Stored data:
▬▬▬▬▬▬
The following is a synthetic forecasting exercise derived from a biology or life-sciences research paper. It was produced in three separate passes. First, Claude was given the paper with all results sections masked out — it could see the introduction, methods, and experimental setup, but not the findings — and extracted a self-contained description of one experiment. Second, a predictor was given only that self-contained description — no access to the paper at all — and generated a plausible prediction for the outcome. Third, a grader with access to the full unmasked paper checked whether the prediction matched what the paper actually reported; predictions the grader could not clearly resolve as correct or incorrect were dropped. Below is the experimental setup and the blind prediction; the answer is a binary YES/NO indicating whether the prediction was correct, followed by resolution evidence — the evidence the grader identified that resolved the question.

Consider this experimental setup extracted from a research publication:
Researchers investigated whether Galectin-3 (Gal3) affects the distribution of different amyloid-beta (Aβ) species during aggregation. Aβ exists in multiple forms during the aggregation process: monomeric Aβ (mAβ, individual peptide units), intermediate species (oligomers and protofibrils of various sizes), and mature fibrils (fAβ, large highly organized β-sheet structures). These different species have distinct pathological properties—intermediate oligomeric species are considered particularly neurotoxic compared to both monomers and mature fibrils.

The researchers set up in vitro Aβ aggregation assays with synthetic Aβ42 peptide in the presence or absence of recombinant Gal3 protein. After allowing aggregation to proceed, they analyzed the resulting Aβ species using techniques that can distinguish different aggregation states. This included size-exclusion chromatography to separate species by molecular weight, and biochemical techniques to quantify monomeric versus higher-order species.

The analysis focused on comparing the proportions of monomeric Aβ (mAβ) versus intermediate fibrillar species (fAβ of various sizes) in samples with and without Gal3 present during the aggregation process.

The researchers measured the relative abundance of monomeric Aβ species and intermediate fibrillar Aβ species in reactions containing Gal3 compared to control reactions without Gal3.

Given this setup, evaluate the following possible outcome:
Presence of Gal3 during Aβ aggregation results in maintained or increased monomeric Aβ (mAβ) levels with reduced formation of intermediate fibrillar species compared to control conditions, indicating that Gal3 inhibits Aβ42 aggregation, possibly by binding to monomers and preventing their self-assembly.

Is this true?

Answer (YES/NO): NO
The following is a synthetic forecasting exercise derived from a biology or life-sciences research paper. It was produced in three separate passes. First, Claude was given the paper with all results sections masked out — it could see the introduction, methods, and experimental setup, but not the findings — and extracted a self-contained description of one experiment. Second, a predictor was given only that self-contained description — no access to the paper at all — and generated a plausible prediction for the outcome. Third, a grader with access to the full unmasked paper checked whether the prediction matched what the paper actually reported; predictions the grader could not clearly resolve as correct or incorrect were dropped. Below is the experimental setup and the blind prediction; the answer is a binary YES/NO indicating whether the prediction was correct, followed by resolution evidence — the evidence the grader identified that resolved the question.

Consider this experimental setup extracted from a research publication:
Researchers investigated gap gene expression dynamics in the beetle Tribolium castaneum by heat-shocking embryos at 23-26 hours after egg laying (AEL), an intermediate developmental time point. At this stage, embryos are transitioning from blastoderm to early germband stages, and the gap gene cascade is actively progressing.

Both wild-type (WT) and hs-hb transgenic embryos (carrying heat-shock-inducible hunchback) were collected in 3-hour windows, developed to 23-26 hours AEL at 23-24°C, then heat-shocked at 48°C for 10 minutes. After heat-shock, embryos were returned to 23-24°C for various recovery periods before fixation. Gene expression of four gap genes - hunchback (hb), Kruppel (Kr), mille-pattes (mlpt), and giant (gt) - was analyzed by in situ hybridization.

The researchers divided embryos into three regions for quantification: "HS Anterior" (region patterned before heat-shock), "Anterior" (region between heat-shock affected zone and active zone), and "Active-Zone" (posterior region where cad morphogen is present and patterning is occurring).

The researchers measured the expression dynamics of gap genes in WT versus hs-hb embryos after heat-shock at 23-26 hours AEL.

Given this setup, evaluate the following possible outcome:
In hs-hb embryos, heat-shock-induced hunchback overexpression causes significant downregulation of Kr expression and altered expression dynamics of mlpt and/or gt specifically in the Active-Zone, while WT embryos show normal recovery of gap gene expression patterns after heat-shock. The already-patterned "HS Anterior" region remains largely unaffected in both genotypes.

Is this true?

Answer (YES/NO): NO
▬▬▬▬▬▬
• _Work instruction_
From the data above, copy every line where "different" appears.

• _Exercise result_
Researchers investigated whether Galectin-3 (Gal3) affects the distribution of different amyloid-beta (Aβ) species during aggregation. Aβ exists in multiple forms during the aggregation process: monomeric Aβ (mAβ, individual peptide units), intermediate species (oligomers and protofibrils of various sizes), and mature fibrils (fAβ, large highly organized β-sheet structures). These different species have distinct pathological properties—intermediate oligomeric species are considered particularly neurotoxic compared to both monomers and mature fibrils.
The researchers set up in vitro Aβ aggregation assays with synthetic Aβ42 peptide in the presence or absence of recombinant Gal3 protein. After allowing aggregation to proceed, they analyzed the resulting Aβ species using techniques that can distinguish different aggregation states. This included size-exclusion chromatography to separate species by molecular weight, and biochemical techniques to quantify monomeric versus higher-order species.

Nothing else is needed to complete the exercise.